The datahubsearch100* nodes are running bullseys and they show this when trying to run the exporter.

btullis@datahubsearch1001:~$ /usr/bin/prometheus-elasticsearch-exporter -es.uri=http://localhost:9200 -web.listen-address=:9108
prometheus-elasticsearch-exporter: error: unknown short flag '-e', try --help

This version wants to use long-form options.

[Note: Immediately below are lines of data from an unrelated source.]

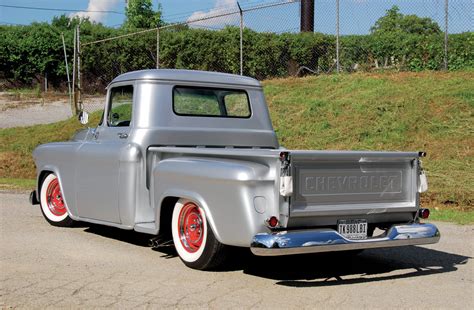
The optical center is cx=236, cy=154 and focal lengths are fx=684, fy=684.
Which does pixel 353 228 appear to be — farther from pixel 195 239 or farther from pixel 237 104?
pixel 237 104

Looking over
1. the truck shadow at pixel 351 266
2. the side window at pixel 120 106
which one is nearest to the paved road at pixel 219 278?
the truck shadow at pixel 351 266

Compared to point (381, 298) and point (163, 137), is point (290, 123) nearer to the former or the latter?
point (163, 137)

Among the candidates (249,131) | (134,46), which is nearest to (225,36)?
(134,46)

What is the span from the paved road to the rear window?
1.64 m

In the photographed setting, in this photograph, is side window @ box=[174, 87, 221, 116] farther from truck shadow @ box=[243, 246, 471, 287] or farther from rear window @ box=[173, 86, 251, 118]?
truck shadow @ box=[243, 246, 471, 287]

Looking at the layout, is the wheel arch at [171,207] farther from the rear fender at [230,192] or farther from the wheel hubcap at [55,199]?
the wheel hubcap at [55,199]

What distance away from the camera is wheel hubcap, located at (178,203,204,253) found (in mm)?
6441

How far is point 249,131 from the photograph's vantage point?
26.6ft

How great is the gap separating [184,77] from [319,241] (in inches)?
117

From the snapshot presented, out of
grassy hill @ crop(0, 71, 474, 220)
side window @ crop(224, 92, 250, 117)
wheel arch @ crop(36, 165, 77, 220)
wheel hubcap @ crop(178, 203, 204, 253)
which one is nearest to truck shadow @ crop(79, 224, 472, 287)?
wheel hubcap @ crop(178, 203, 204, 253)

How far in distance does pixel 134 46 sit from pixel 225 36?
143 inches

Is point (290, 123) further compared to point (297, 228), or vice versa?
point (290, 123)

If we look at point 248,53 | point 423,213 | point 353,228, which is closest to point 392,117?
point 248,53

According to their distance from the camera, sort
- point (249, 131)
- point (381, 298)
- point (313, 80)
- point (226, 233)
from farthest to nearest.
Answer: point (313, 80), point (249, 131), point (226, 233), point (381, 298)
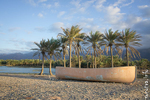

btullis@datahubsearch1001:~$ /usr/bin/prometheus-elasticsearch-exporter --help 2>&1|grep uri
      --es.uri="http://localhost:9200"

Whereas the version that is installed on other hosts, e.g. logstash1024 wants to use the short-form options:

btullis@logstash1024:~$ /usr/bin/prometheus-elasticsearch-exporter --help 2>&1|grep uri
  -es.uri string

The version on buster is 1.0.4+ds-1 and the version for bullseye is: 1.1.0+ds-2+b5

btullis@logstash1024:~$ apt-cache policy prometheus-elasticsearch-exporter
prometheus-elasticsearch-exporter:
  Installed: 1.0.4+ds-1
  Candidate: 1.0.4+ds-1
  Version table:
 *** 1.0.4+ds-1 1001
       1001 http://apt.wikimedia.org/wikimedia buster-wikimedia/main amd64 Packages
        100 /var/lib/dpkg/status
btullis@datahubsearch1001:~$ apt-cache policy prometheus-elasticsearch-exporter
prometheus-elasticsearch-exporter:
  Installed: 1.1.0+ds-2+b5
  Candidate: 1.1.0+ds-2+b5
  Version table:
 *** 1.1.0+ds-2+b5 500
        500 http://mirrors.wikimedia.org/debian bullseye/main amd64 Packages
        100 /var/lib/dpkg/status

I think that the best option is probably to look at backporting 1.1.0+ds-2+b5 to buster and updating https://github.com/wikimedia/puppet/blob/production/modules/prometheus/templates/initscripts/prometheus-elasticsearch-exporter.systemd.erb#L8

Change 770005 had a related patch set uploaded (by Btullis; author: Btullis):

[operations/puppet@production] Fix the prometheus elasticsearch exporter on bullseye

https://gerrit.wikimedia.org/r/770005

Change 770005 merged by Btullis:

[operations/puppet@production] Fix the prometheus elasticsearch exporter on bullseye

https://gerrit.wikimedia.org/r/770005

BTullis removed a project: Data Pipelines.

All checks are green, now that the prometheus exporter has been fixed. Marking this ticket as done.